Typically, DiD is implemented using a model based on ordinary least squares (OLS) regression, as follows:
When there are more than two groups and more than two time periods, regression-based DiD models typically rely on two-way fixed effects (TWFE) of the form:

where the first two coefficients are unit and time period fixed effects.Note that previous research from Goodman Bacon (2021) shows that the static form of TWFE DiD is actually “the weighted average of all possible two-group/two-period DiD estimators in the data”.
When the treatment effect can vary over time (“dynamic treatment effect”), staggered DiD treatment effect estimates can actually obtain the opposite sign of the true ATT, even if researchers were able to randomize treatment assignments (and thus the parallel trends assumption holds).
The reason for this is because Goodman Bacon (2021) It appears that the static TWFE DiD actually consists of 3 components:
- Variance Weighted Average Treatment Effect (VWATT) on Treated Subjects
- Variance Weighted Average Counterfactual Trend (VWCT)
- Weighted sum of mean treatment changes (ΔATT) for treatments around the treatment window for late treatment time groups and late treatment units
The first item is the item of interest. If there is a parallel trend, then VWCT = 0. The last term arises because, under static TWFE DiD, the treated group was as effective as the comparator group treated later. However, if DiD is estimated in a two-period model, this term disappears and there is no bias. Alternatively, if the treatment effect is static (ie, does not change over time after the intervention), then ΔATT = 0 and TWFE DiD is valid.

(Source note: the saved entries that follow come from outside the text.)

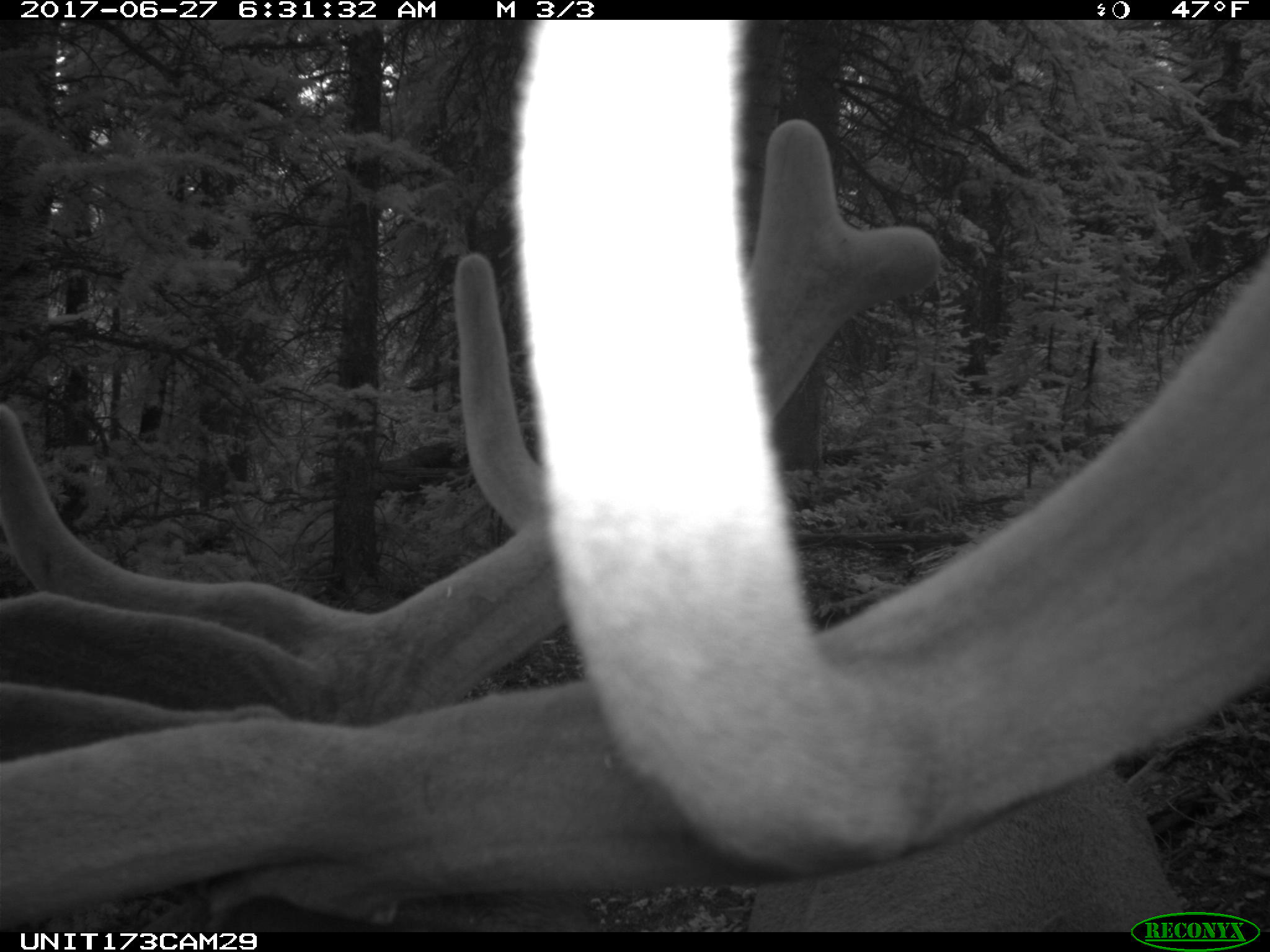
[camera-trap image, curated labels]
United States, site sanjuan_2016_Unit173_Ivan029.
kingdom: Animalia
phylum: Chordata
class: Mammalia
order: Artiodactyla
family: Cervidae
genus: Cervus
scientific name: Cervus elaphus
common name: red deer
Cervus elaphus (red deer).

However, challenges arise when the therapeutic effect is dynamic. In this case, ΔATT ≠ 0, TWFE DiD is biased.
So what can be done? The author offers 3 solutions:
- Callaway and Santa Ana (2021). Here, the authors allow the use of observations at time τ and g-1 from a clean set of controls to estimate the treatment effect for a specific group (treatment at time g). These are basically groups that have not been treated, last been treated or have never been treated.
- The Sun and Abraham (2021). A similar approach is used in CS, but always processed units are removed, and the only units that can be used as effective controls are those that have never been processed or were last processed. Furthermore, this approach is fully parametric.
- Stacked Regression Estimation. Genghis Khan (2019) implement this method. The goal is “to create event-specific “clean 2 × 2” datasets, including the outcome variable and controls for the treatment groups and all other observations within the treatment window that are “clean” controls (e.g., not yet, last-, or never processed units). For each clean 2 × 2 dataset, the researchers generated a dataset-specific identification variable. These event-specific datasets were then stacked together and TWFE was estimated on the stacked dataset DiD regression, with dataset-specific unit and time fixed effects…Essentially, stacked regression estimates DiD × 2 for each clean 2 dataset, then applies variance weighting to efficiently combine treatment effects across cohorts.”


While there is a lot of mathematics in this article, if researchers apply these alternative DiD estimators, the authors wisely suggest that “researchers should justify their choice of ‘clean’ comparators—untreated, last treated, or never treated – and sheds light on why the parallel trends hypothesis might apply”.